Sudah cukup bergulat dengan peralatan dapur dan bahan makanan yang membuat jariku seperti mummi karena dililit banyak plester, aku merapikan meja di tepi kolam renang belakang rumah. Mengiasinya dengan lilin dan menaruh pot bunga kecil agar terlihat semakin romantis dan cantik. Masakan-masakan favorit Chang Min oppa juga sudah siap dan masih mengepulkan asap. Aku menyeka peluh di keningku sambil menatap jam yang tertampang di layar ponsel. Pukul 7 malam.

Hanya demi Chang Min oppa, aku membuat semua masakan sulit ini. Oke, ini memang bukan sepenuhnya kubuat sendiri karena tadi Nicole eonnie dan Kevin oppa yang baru pulang berbelanja juga ikut membantuku. Mungkin mereka merasa ngeri karena berkali-kali mendengar jeritan histerisku yang tergores pisau atau terkena cipratan air panas. Gwenchana! Ini demi mendapatkan kembali perhatian Chang Min oppa yang sempat hilang karena urusan pekerjaan!

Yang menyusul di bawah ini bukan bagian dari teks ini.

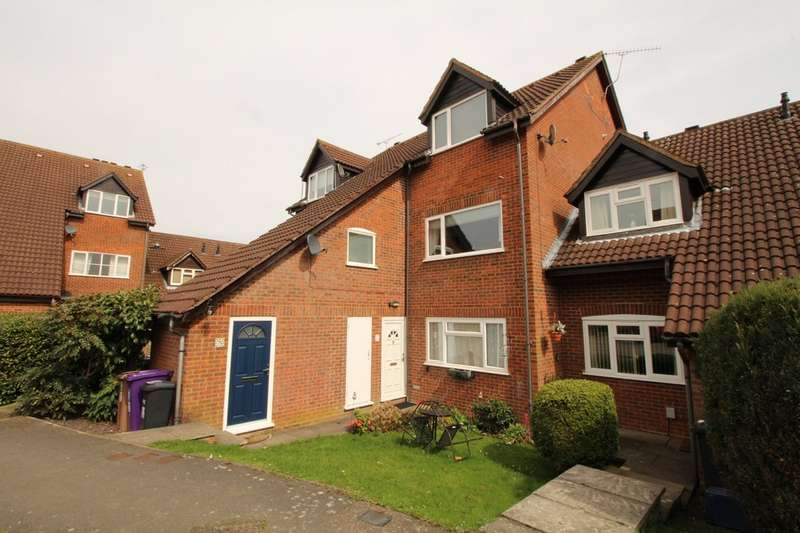 1 Bedroom Property for rent in Wadnall Way, Knebworth SG3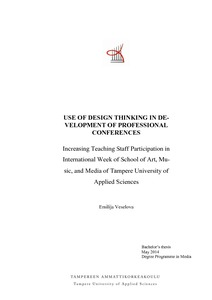 Use of Design Thinking in Development of Professional Conferences
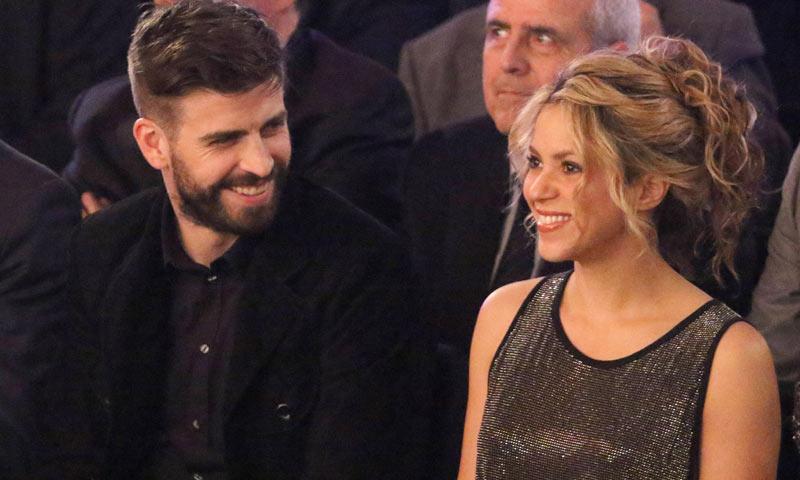 ¡Yo no he sido! Shakira muestra la travesura de sus hijos y Piqué
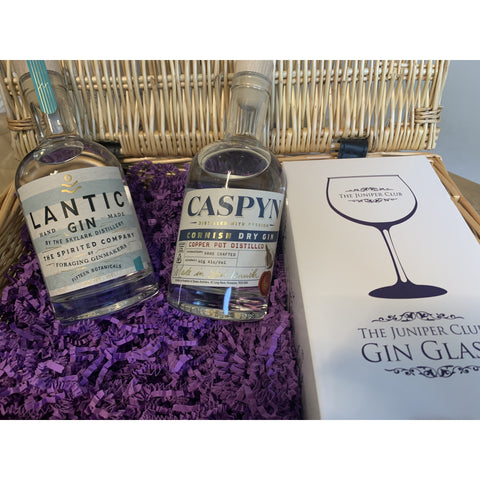 Cornish Gin Hamper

Aku mendekatkan ponsel ke telinga untuk menghubungi Chang Min oppa. Ini saat yang tepat untuk menyuruhnya ke sini. Selagi masakan-masakan ini masih hangat.

“Yeoboseyo…” ucap Chang Min oppa. Nada suaranya terdengar letih.

“Oppa? Kau dimana? Oppa jadi ke rumahku kan?” cecarku penuh semangat.

“Ah… Nde! Tapi, mungkin dua atau tiga jam lagi aku baru bisa sampai di sana.” Aku terbelalak.

“MWO! Aiissh…. Oppa ini benar-benar gila kerja ya?”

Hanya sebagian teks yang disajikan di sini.